__Text extract__:
• • • • •

2014/03/18

Microsoft, IBM and the Price of Success

Microsoft's business is now clearly "under performing" with even the Board admitting it. Steve Ballmer has finally been pushed out. The MSFT Board could've followed IBM in 1993 and appointed an outsider, but they chose an long-term insider.

The imminent "death" of Windows-XP (8-Apr-2014, free security updates end) shows, in my mind, a clear misattribution effect by Microsoft: they've confused cause and effect, that people bought their brand, not just a "standard" commodity product.

Windows XP, with 29% of PC O/S market share vs 47% for Windows 7, is still a large product segment.
By orphaning it's second largest user base, Microsoft is making two very strong statements:

  • they aren't interested in building incrementally on success, they could easily get $5/year from Win-XP home users for updates (paid for 3-4 years in advance) OR create "son of XP" as a cheap, lightweight supported option for XP owners. They could make $25-$50 from those millions of current customers, with almost no investment by MSFT.
  • they believe people's primary purchase decision factor was "Microsoft" not a standard commodity platform.
How can successful companies confuse the causes of their success? These are smart, informed and fiercely rational guys (mostly still) aren't they? With a whole lot riding on their decisions: their careers and future income/reputation. Skin in the game, in spades. All pointers are they should be getting this right.

But from IBM, we know that success blinds marketers, managers, CEO's and boards. In 1981, 20 years after the launch of the IBM 360 mainframe, IBM had 60% by revenue of the entire market: they were 50% bigger than all their competition combined. "Successful" doesn't come close to describing them.

The IBM PC released that year became the standard PC, not just in offices, but everywhere. One small factor annoyed IBM, "clone" makers had copied their design and were stealing sales.

IBM, in 1987, responded with a known, effective strategy: they changed the product architecture, expecting to force those many clone makers to pay license fees.  The new PS/2 came with a new video card (VGA), new mouse & keyboard connectors, new backplane (MCA - Microchannel Architecture), new proprietary networking (Token Ring) and a new, much better Operating System (OS/2). Even new and better connectors to disk drives were added: a single connector for both signals and power.

• • • • •

__Tasks to complete__:
a) According to the essay on Microsoft and IBM, what share of the PC operating system market does Windows XP hold?
b) Write the next few paragraphs of the essay on Microsoft and IBM, starting after its final sentence.

__Supplied data__:
• • • • •

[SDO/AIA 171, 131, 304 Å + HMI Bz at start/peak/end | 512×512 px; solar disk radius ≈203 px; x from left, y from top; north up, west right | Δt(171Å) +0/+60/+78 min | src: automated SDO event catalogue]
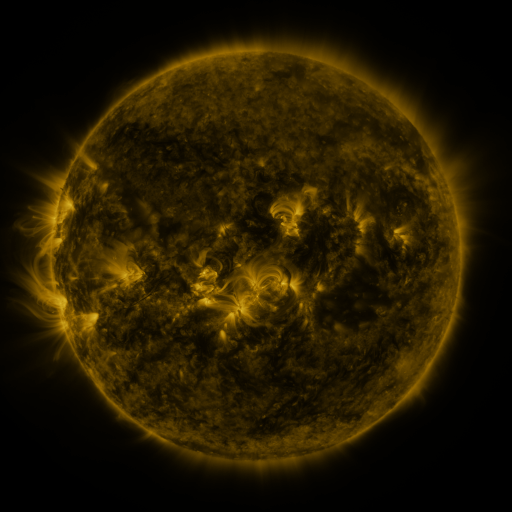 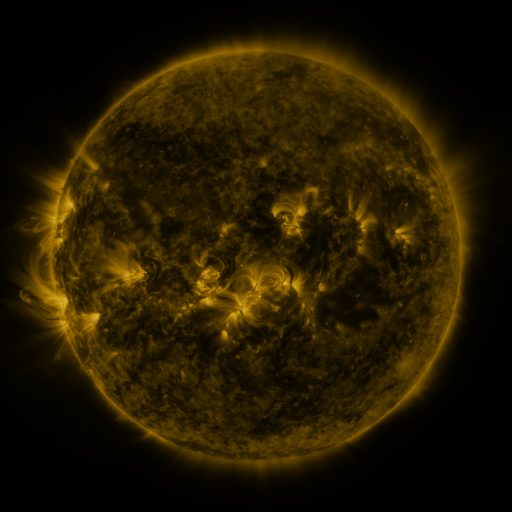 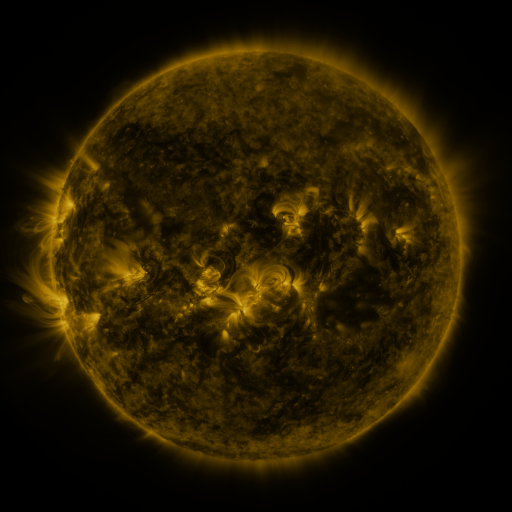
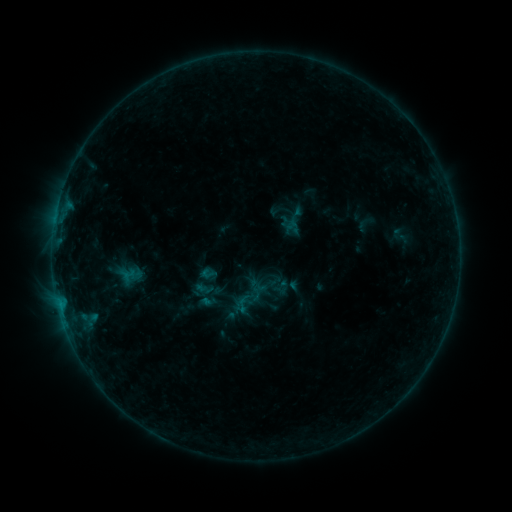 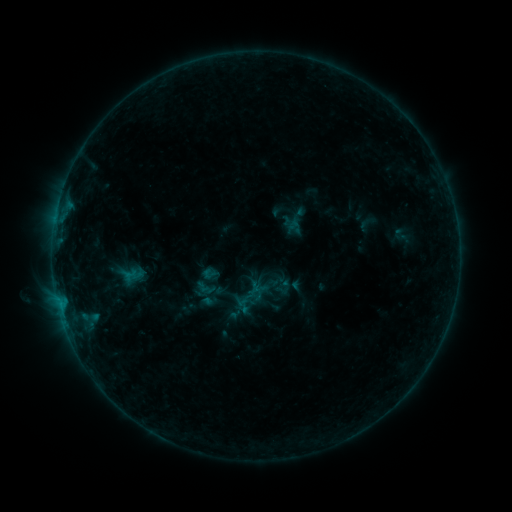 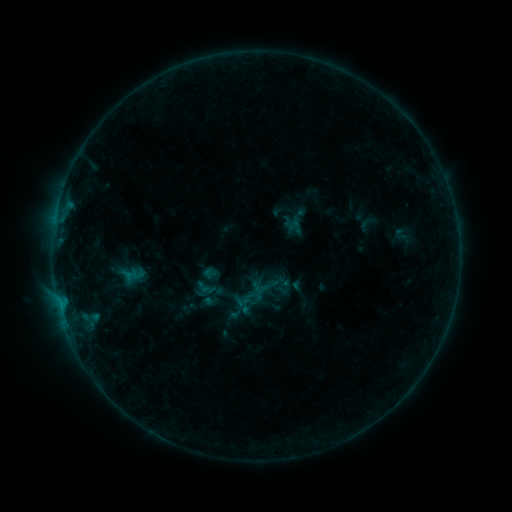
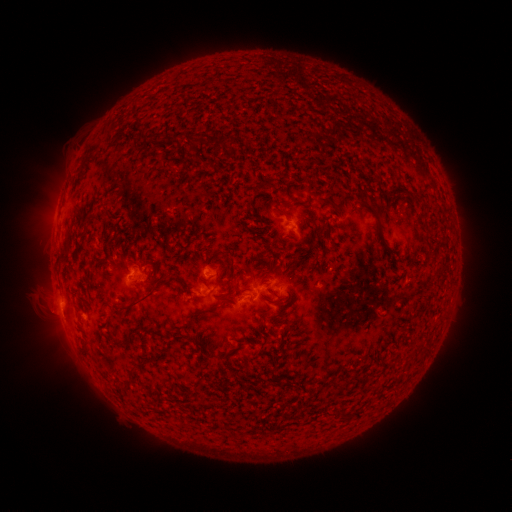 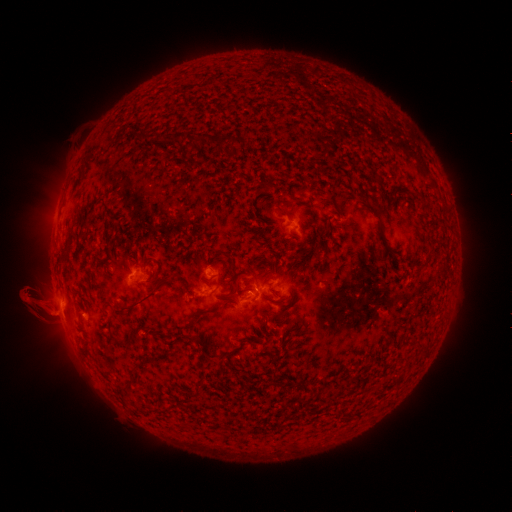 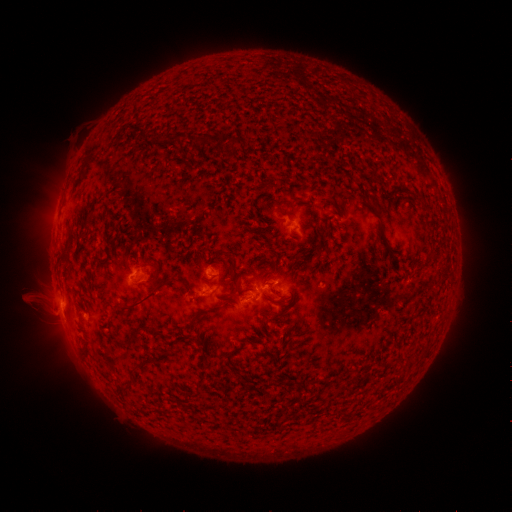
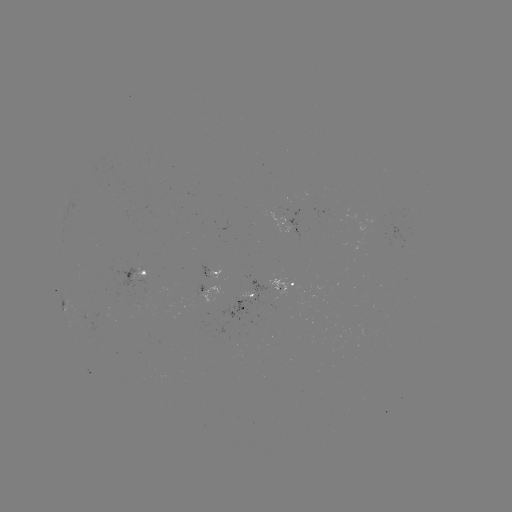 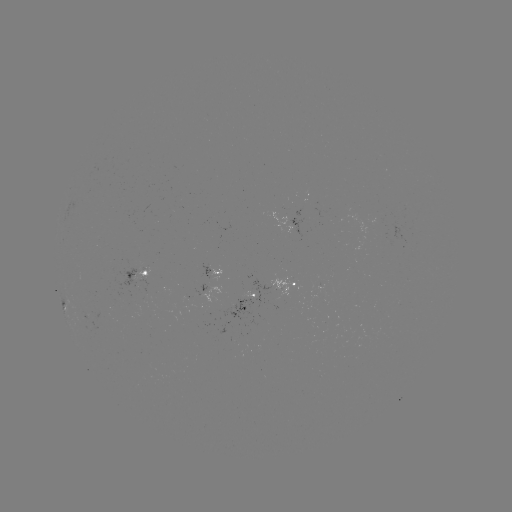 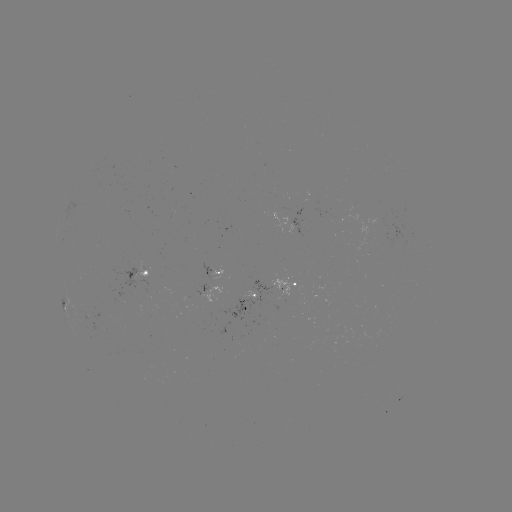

• • • • •

__Answer list__:
a) 29%

b)
The plan was new hardware & software together, but OS/2 was late and they shipped PS/2's with MS-DOS, undermining the strategy and costing sales along with market share.

IBM, like Hewlett-Packard, design and build great hardware. The PS/2 would've been a delight to use and great economics for large enterprises needing reliable PC "fleets". But great hardware takes time to design, build and test. Smaller, more agile hardware vendors responded in months, not the 3 or more years it had taken IBM to roll out the PS/2.

Only, customers didn't follow the IBM Marketing's script. Vendors kept building "ISA" (Industry Standard Architecture) PC's, not MCA, but upgraded them to use the PS/2 keyboard/mouse connector & interface and VGA. Ethernet won the networking wars and it was another 15 years before we saw laptops with single connectors for disks.

By 1993, IBM was haemorrhaging money: $16 billion in losses over 3 years, half that in 1993 alone. Things had gone bad for them, very quickly. Louis V. Gerstner was brought in from outside IBM and didn't just stop the decline, but put them back into profitability. He stayed 10 years, leaving in 2002. 

How could a company of 350,000 of the best computing and marketing people on the planet, led by seasoned professional managers with impressive records, get it so wrong?

My thesis is that successful companies must get disruptive decisions wrong - our minds are wired that way...

It isn't just confirmation bias, group-think, self-deception or perceptual bias/filtering, it's a basic misattribution effect: at some point successful enterprises (not just business) confuse Cause and Effect.

The very act of being successful in the medium-term renders the leaders and administration of an enterprise, be it business, military, political, religious, or academic, to believe their success is more than luck or serendipity. We are now seeing aircraft pilots crash because they believe their mental model "the automation/instruments are always correct" and discount the evidence of their senses.

Our brains are wired to make sense of the world and look for causality. We form very strong, powerful mental models that generally work for us and, when correct, create successful outcomes for us. This cognitive ability has allowed us to survive almost anywhere, alter the large-scale environment to suit our needs and create everything around you.

But it comes at a cost. Sometimes we confuse Cause and Effect. We can see it in other times & cultures and their predisposition to believe in magic or superstitions. For those people and cultures, this was a rational, evidence-based belief-system. Everything they observed confirmed their mental models of how the world works.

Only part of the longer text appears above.